If Justice Kennedy had said bluntly in Town of Greece that all legislative prayers are permitted as a fixed, historically based matter, I think that decision would be relatively clear – dubious, but clear. But that’s not all he did. Instead, he invoked Marsh having a “rationale”—as affirming a “tradition” of legislative prayer that has contours and limits, albeit vague ones. And he made clear that the Court will continue to police these limits, rejecting them when they “fall outside the tradition this Court has recognized.” However rarely it ends up doing so in practice, that puts the Court squarely in the business of defining and enforcing a tradition as the Court understands it today. Simply put, it makes the Court both the creator and the caretaker of an invented tradition.
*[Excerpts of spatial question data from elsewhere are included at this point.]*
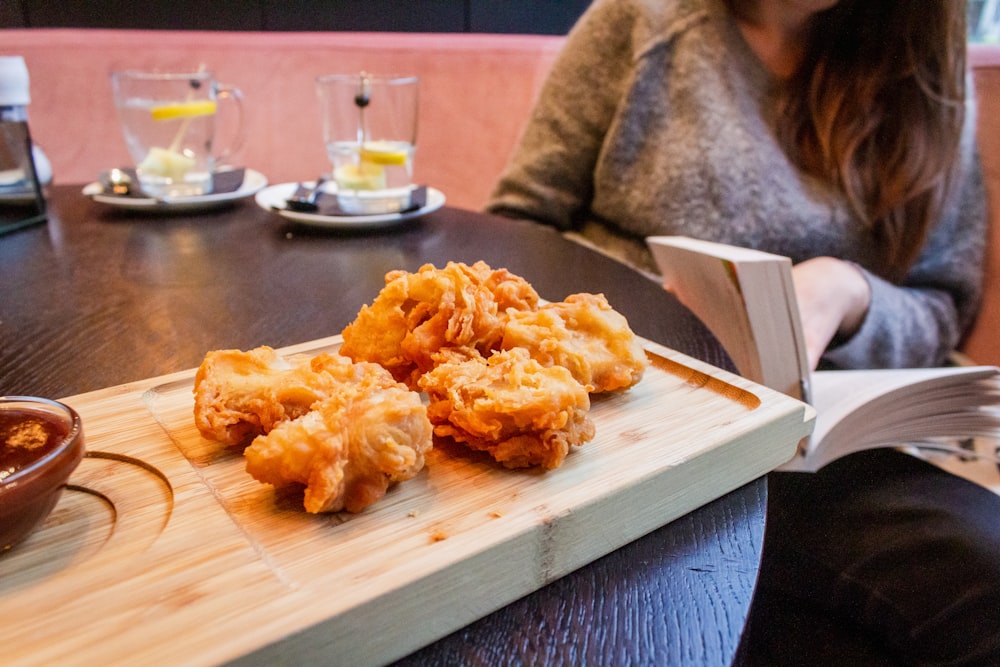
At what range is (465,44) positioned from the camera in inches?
103

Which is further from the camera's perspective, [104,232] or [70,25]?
[70,25]

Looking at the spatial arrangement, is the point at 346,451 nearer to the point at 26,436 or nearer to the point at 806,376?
the point at 26,436

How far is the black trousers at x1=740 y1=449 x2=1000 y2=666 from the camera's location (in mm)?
967

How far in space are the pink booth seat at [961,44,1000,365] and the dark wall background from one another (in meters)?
1.62

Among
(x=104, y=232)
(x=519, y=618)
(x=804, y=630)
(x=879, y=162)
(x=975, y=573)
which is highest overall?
(x=879, y=162)

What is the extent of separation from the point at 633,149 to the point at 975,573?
3.77 ft

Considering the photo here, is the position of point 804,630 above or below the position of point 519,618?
below

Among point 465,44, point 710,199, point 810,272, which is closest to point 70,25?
point 465,44

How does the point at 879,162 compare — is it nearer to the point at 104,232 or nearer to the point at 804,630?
the point at 804,630

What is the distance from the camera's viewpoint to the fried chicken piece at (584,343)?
713 mm

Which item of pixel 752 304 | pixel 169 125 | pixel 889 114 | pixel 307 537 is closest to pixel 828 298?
pixel 889 114

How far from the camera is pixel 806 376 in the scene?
97 cm

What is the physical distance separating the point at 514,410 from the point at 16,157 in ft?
4.65

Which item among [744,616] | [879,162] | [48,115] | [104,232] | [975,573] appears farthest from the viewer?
[48,115]
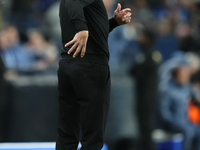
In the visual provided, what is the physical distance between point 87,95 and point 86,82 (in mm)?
90

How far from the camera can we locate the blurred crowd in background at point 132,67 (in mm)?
5973

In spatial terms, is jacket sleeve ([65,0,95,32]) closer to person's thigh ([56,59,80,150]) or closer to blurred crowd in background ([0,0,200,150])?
person's thigh ([56,59,80,150])

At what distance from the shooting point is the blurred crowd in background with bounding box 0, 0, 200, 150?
19.6 ft

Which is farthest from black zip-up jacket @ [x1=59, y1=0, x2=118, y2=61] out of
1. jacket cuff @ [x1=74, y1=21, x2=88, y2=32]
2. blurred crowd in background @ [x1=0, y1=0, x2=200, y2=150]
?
blurred crowd in background @ [x1=0, y1=0, x2=200, y2=150]

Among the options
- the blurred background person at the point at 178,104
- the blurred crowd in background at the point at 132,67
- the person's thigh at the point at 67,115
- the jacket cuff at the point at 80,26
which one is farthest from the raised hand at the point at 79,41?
the blurred background person at the point at 178,104

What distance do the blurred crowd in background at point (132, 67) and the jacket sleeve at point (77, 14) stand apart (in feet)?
9.68

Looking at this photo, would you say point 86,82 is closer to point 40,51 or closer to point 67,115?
point 67,115

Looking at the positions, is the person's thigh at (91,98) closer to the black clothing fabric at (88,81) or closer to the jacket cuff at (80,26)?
the black clothing fabric at (88,81)

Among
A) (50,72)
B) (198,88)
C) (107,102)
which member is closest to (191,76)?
(198,88)

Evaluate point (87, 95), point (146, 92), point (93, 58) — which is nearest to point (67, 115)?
point (87, 95)

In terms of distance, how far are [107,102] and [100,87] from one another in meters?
0.13

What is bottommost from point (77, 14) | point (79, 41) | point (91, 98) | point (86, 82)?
point (91, 98)

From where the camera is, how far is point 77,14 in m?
2.65

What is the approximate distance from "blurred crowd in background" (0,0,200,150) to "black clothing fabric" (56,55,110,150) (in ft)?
8.75
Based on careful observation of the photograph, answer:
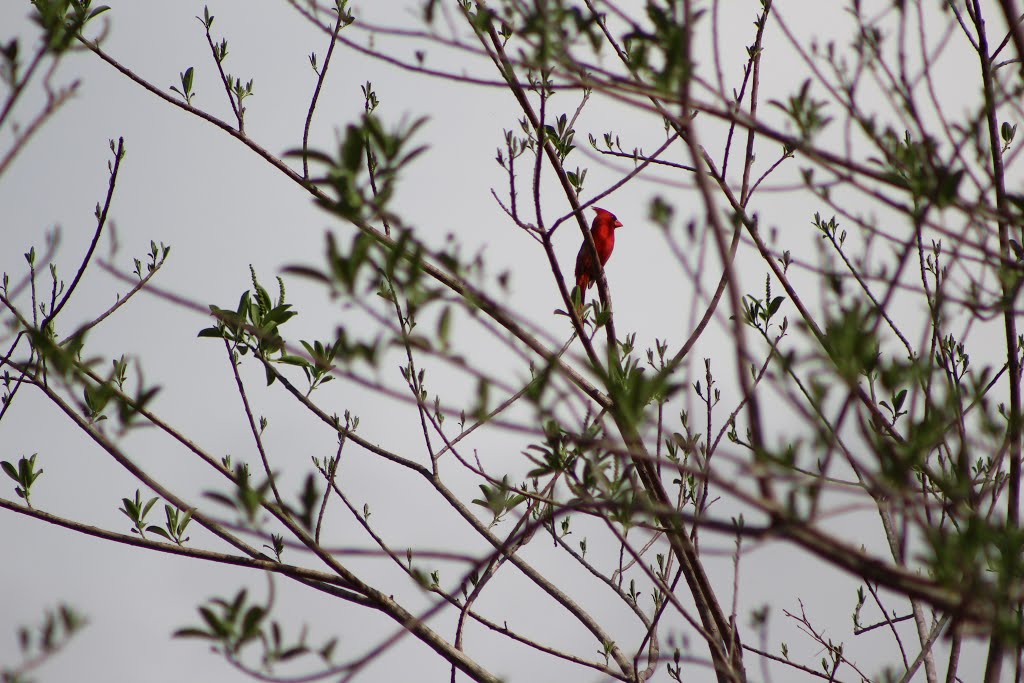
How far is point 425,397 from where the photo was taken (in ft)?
11.6

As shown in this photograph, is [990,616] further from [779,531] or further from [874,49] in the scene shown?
[874,49]

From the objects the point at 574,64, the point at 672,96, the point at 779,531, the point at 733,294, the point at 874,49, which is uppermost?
the point at 874,49

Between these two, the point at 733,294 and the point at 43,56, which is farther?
the point at 43,56

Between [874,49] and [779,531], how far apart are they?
1698 millimetres

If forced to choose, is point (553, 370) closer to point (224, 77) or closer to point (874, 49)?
point (874, 49)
Kennedy is surely right to observe that rejecting legislative prayers altogether would have done far more to spark new controversies than to settle old ones. In that sense, those of us who question the whole enterprise of legislative prayer may nevertheless be grateful that the decision came out as it did—that it did not cause more trouble than the practice is worth, and that it stuck fairly close to Marsh rather than using the occasion to rewrite other Establishment Clause tests. If the result is a somewhat incoherent and self-contradicting opinion, so be it; I could think of worse outcomes.
But we should recognize that as long as the Court is willing to keep legislative prayer alive and police its limits, it leaves itself open to the very questions that its invocation of Marsh and history was meant to resolve. It leaves itself open to the continued charge that it is not simply “acknowledging” history, but writing and rewriting it according to contemporary preferences. Like Marsh, Town of Greece may purport to point to the past. But it is still mostly, and inevitably, about the present.